O Natal e Santo Estêvão dão uma lição de sacrifício, mas de que forma ela pode ser vivida? Santo Estêvão indica-nos essa forma com a sua apaixonada dedicação ao Senhor Jesus. Ela poderia ser assim expressa: “É preciso não se sentir sozinho”. Quando dois esposos fiéis sentem a proximidade um do outro, quando os pais sentem a proximidade de seus filhos e os filhos a proximidade de seus pais, sua força diante do sacrifício não é, acaso, centuplicada? Quando amigos verdadeiros se sentem solidários e unidos em seu Ideal, não cresce desmesuradamente sua força diante de qualquer obstáculo? Ora, irmãos, esposo e pai e filho e amigos nada mais são que uma expressão sensível de Cristo bendito, o invisível mas verdadeiro esposo e pai e mãe e filho e amigo, sempre desperto ao nosso lado, com afeto infinitamente solicito a nos sustentar com sua força divina. Mas é preciso “crer nele”. E crer não é apenas ter fé em suas palavras, mas aderir à Sua Pessoa, sentir a Sua Pessoa sempre presente, dominando cada atividade da vida, cada relação social, até mesmo cada forma de pensamento e de sentimento interior. Temos de poder afirmar que na vida julgaríamos ou agiríamos de maneira completamente diferente se Nosso Senhor Jesus Cristo não existisse: pois Ele, todos os dias, é nosso Mestre pessoal. “Vós me chamais Mestre, e dizeis bem, pois eu o sou” (cf. Jo 13, 13). Foi essa fé profunda na presença viva de Nosso Senhor Jesus Cristo que fez de Estêvão o primeiro mártir. Aí o temos, de pé, com os braços erguidos enquanto a chuva de pedras cai furiosamente sobre seu corpo; e “o apedrejaram, enquanto ele rezava dizendo: ‘Senhor Jesus, acolhe meu espírito’” (cf. At 7, 59).

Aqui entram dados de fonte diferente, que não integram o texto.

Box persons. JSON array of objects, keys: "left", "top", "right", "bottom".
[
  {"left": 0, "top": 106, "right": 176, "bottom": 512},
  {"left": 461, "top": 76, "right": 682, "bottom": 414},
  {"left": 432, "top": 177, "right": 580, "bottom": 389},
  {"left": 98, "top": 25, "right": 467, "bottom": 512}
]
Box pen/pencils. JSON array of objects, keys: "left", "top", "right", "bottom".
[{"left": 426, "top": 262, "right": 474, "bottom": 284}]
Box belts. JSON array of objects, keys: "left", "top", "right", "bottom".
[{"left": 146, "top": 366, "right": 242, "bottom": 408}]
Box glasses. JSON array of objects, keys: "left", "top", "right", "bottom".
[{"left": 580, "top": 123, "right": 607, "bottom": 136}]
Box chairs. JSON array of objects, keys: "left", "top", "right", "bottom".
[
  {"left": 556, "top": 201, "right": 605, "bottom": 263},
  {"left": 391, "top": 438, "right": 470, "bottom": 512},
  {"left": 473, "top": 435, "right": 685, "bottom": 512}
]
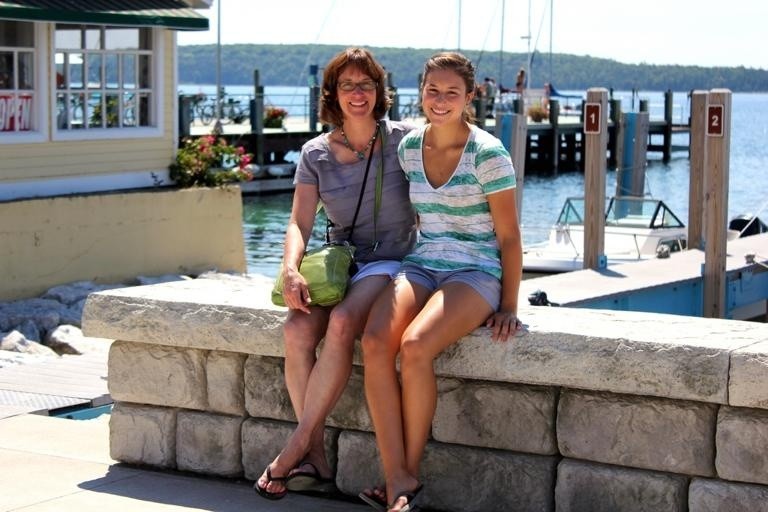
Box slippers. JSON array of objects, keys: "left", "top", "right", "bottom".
[
  {"left": 358, "top": 483, "right": 425, "bottom": 511},
  {"left": 253, "top": 462, "right": 335, "bottom": 500}
]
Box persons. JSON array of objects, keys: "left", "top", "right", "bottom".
[
  {"left": 516, "top": 69, "right": 525, "bottom": 99},
  {"left": 479, "top": 77, "right": 497, "bottom": 116},
  {"left": 359, "top": 50, "right": 522, "bottom": 512},
  {"left": 543, "top": 83, "right": 551, "bottom": 109},
  {"left": 251, "top": 47, "right": 418, "bottom": 499}
]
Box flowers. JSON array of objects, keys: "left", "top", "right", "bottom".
[
  {"left": 167, "top": 137, "right": 254, "bottom": 190},
  {"left": 528, "top": 98, "right": 549, "bottom": 123},
  {"left": 57, "top": 72, "right": 131, "bottom": 128},
  {"left": 263, "top": 107, "right": 289, "bottom": 128}
]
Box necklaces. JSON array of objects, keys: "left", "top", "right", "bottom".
[{"left": 339, "top": 119, "right": 380, "bottom": 161}]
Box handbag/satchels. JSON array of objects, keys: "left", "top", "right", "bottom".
[{"left": 272, "top": 241, "right": 358, "bottom": 308}]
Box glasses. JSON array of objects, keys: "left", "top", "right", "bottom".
[{"left": 337, "top": 80, "right": 377, "bottom": 91}]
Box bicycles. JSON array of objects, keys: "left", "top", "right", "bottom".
[
  {"left": 57, "top": 92, "right": 136, "bottom": 127},
  {"left": 190, "top": 96, "right": 252, "bottom": 125}
]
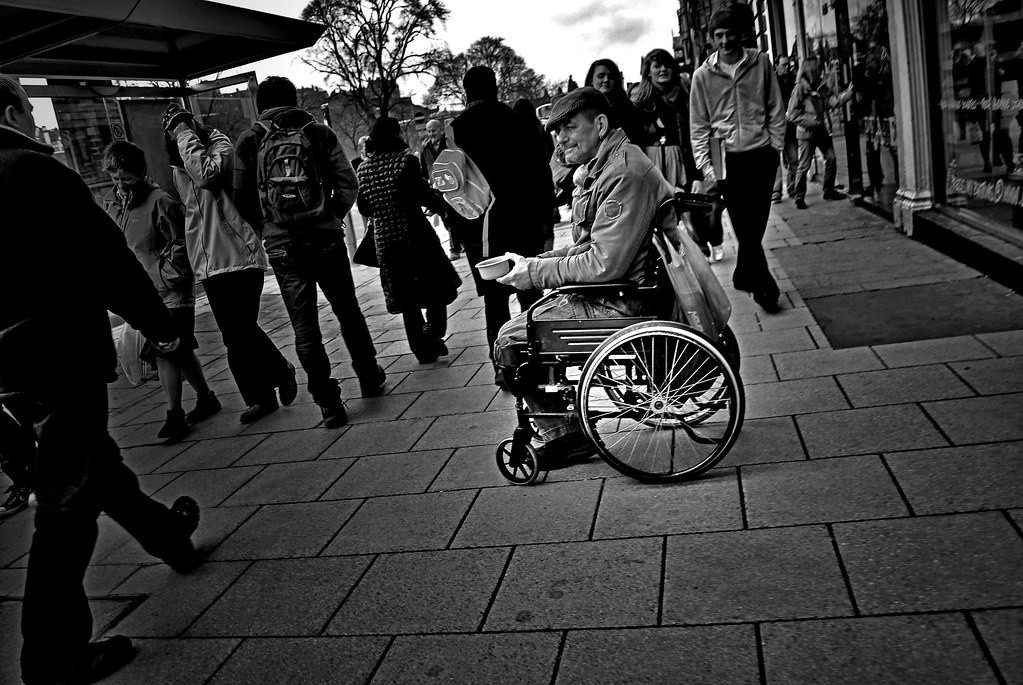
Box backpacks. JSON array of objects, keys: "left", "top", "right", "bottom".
[
  {"left": 253, "top": 115, "right": 328, "bottom": 231},
  {"left": 431, "top": 123, "right": 496, "bottom": 221}
]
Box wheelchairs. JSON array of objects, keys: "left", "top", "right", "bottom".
[{"left": 495, "top": 190, "right": 747, "bottom": 486}]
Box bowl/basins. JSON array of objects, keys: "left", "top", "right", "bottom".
[{"left": 475, "top": 254, "right": 510, "bottom": 281}]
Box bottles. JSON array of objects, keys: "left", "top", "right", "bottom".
[{"left": 675, "top": 264, "right": 715, "bottom": 333}]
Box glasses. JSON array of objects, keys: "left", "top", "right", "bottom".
[{"left": 162, "top": 106, "right": 179, "bottom": 128}]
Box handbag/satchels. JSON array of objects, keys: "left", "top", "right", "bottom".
[
  {"left": 117, "top": 314, "right": 160, "bottom": 386},
  {"left": 651, "top": 223, "right": 732, "bottom": 342}
]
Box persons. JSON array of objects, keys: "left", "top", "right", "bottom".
[
  {"left": 0, "top": 76, "right": 200, "bottom": 685},
  {"left": 557, "top": 50, "right": 724, "bottom": 264},
  {"left": 952, "top": 41, "right": 1023, "bottom": 175},
  {"left": 857, "top": 72, "right": 899, "bottom": 196},
  {"left": 231, "top": 77, "right": 386, "bottom": 429},
  {"left": 162, "top": 103, "right": 297, "bottom": 423},
  {"left": 421, "top": 120, "right": 466, "bottom": 261},
  {"left": 771, "top": 55, "right": 853, "bottom": 210},
  {"left": 357, "top": 117, "right": 462, "bottom": 365},
  {"left": 436, "top": 66, "right": 555, "bottom": 392},
  {"left": 351, "top": 136, "right": 369, "bottom": 231},
  {"left": 103, "top": 142, "right": 221, "bottom": 440},
  {"left": 689, "top": 11, "right": 786, "bottom": 316},
  {"left": 513, "top": 98, "right": 562, "bottom": 253},
  {"left": 492, "top": 86, "right": 680, "bottom": 471}
]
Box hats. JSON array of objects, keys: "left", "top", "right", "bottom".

Uma última reflexão nos é sugerida pela festa de hoje. “Abandonamos tudo, Senhor, para seguir-te” (cf. Mt 19, 27), exclamou Pedro uma vez a Jesus. E quase queria acrescentar: “Que nos darás?”. Jesus respondeu à pergunta por trás de sua frase: “O cêntuplo nesta vida e a vida eterna” (cf. Mt 19, 29). O cêntuplo nesta vida. É uma glória também terrena: depois de tantos séculos, ainda hoje milhões de homens em todo o mundo cantam em homenagem a Santo Estêvão, e sua apoteose eleva-se como uma magnífica catedral, feita de admiração, glória, amor, entusiasmo, veneração. Mas o fruto do sacrifício acolhido nesta vida é sobretudo a paz. O bem do exílio é a paz, tal como o bem da pátria é a felicidade. Eu falo, irmãos, da paz interior, sem a qual de nada se pode gozar completamente; da paz interior, pois a exterior é tanto mais necessária enquanto sem ela se torna muito mais difícil manter a paz interior do espírito: hoje temos a experiência disso. Falo da paz verdadeira, a que importa, a que é a grande segurança da consciência que busca fazer a vontade de Deus; a paz verdadeira, a que importa e que é a tranqüilidade profunda que cada um de nós pode sentir, mas que é quase impossível explicar a alguém que não a experimenta; que nos deixa o suplício e a dor e a ânsia das dificuldades, mas que, no fundo da alma, tão logo voltamos a ela, nos faz encontrar uma fiel resignação, uma silenciosa e certa esperança; a paz verdadeira, a que importa e que é uma paciência cheia de bondade e de compreensão pelos outros, que são todos nossos irmãos e miseráveis como nós. E eis que Estêvão, mortalmente ferido, cai de joelhos com um último grito cheio de paz: “Senhor, perdoa a eles este pecado” (cf. At 7, 60).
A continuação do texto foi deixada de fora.